Il y a des clameurs, la foule qui dit non, mais je n’y suis pas. J’imagine les drapeaux, les slogans, les cris, la peur, le refus net et catégorique, je suis bien sûr avec les manifestant·e·s, mais je n’y suis pas, dans le cortège. Je lis l’analyse de Télérama, mais je n’y suis pas, dans le cortège, peut-être justement en raison de l’analyse de Télérama, l’impression que nos clameurs ne feront d’exalter – se butter – les autres, ce qui se disent exclus et qui l’expriment, à leur triste manière, par un vote qui exclut – xénophobe. Je baisse un peu les bras. Je ne ferme pour autant pas les yeux. Je dois aller ici pour acheter des gants, là pour du scotch, là-bas pour autre chose, demain c’est fermé, comme certains esprits. Dans 8 jours j’expose, cela durera quelques heures seulement. Je n’en parle pas, pas trop. J’expose un intime né d’un autre nom, une exploration sous un autre nom, prénom Z. J’expose sans doute ce qui, sous un régime comme celui qui nous pend au nez comme de la morve, serait interdit.

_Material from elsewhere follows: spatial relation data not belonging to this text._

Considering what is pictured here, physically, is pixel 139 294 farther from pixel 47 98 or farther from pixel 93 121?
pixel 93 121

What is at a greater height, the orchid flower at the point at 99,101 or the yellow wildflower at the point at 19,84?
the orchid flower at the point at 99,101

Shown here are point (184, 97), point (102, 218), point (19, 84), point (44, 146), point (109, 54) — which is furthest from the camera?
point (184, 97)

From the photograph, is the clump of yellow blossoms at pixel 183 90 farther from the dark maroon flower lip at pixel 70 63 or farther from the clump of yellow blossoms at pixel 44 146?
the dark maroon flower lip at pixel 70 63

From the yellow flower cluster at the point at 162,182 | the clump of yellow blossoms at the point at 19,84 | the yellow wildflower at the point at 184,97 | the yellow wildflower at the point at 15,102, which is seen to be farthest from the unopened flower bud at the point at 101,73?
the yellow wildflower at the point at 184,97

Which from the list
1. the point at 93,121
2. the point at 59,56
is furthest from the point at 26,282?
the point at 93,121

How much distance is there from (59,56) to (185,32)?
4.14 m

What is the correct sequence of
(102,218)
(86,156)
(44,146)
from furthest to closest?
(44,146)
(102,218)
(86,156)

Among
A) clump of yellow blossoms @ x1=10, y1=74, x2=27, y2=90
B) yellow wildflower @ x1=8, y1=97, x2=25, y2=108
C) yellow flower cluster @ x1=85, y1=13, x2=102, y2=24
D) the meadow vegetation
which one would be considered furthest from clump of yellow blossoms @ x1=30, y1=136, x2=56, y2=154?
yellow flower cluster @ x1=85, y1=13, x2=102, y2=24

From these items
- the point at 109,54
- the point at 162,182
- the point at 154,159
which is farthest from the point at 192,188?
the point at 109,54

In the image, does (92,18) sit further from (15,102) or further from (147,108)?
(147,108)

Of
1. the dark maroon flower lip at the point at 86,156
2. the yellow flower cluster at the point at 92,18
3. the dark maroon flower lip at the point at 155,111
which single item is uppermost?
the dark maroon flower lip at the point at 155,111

Plus tard, E dit que ça ne changera rien parce que c’est l’Europe qui décide de tout. Je lui réponds calmement que ça reste un parti aux idées xénophobes. Il ne dit rien. Je ne sais pas quoi faire de son silence.
Plus tard encore, bar, il est encore là, nous savions que nous allions nous retrouver. Je suis sorti, une fois n’est pas coutume. J’avais besoin de la foule. J’avais besoin de noyer ma solitude dans une autre forme de solitude et dans deux gin tonics.